## Problem:
Convert the part of the data that begins with the line containing "How far into" and runs through the end of the data into a Markdown table with the columns Row and Line, one numbered row per line and blank lines skipped.

### Data in this exercise

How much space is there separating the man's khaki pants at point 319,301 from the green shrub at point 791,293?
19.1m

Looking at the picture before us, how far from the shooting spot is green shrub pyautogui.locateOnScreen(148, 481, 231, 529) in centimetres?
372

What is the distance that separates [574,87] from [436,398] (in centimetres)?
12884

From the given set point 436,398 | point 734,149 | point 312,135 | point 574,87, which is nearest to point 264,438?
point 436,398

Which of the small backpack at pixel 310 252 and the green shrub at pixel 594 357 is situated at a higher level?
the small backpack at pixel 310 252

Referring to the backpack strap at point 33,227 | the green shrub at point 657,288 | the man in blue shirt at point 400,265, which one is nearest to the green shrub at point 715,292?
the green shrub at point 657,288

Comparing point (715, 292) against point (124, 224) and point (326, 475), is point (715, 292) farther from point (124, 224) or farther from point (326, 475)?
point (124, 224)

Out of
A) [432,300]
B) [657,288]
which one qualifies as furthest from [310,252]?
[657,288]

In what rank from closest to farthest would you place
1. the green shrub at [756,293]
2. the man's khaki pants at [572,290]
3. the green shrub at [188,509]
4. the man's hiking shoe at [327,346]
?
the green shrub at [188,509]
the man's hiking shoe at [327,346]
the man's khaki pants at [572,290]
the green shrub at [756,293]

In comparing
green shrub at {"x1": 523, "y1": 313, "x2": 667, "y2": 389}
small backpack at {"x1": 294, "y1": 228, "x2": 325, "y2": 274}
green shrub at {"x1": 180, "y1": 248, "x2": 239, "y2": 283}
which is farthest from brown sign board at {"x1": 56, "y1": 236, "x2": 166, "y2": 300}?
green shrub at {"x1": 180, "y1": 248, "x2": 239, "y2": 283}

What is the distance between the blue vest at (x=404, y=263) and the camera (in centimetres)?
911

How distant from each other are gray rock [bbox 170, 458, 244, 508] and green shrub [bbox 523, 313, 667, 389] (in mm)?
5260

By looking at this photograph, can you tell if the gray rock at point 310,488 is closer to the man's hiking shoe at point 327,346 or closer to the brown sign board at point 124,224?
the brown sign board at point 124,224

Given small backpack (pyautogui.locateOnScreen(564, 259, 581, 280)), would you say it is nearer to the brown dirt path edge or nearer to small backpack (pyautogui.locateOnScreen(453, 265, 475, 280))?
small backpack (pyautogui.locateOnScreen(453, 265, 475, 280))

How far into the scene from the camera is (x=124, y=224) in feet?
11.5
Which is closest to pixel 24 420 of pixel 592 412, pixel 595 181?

######

## Task answer:
| Row | Line |
|---|---|
| 1 | How far into the scene from the camera is (x=124, y=224) in feet? |
| 2 | 11.5 |
| 3 | Which is closest to pixel 24 420 of pixel 592 412, pixel 595 181? |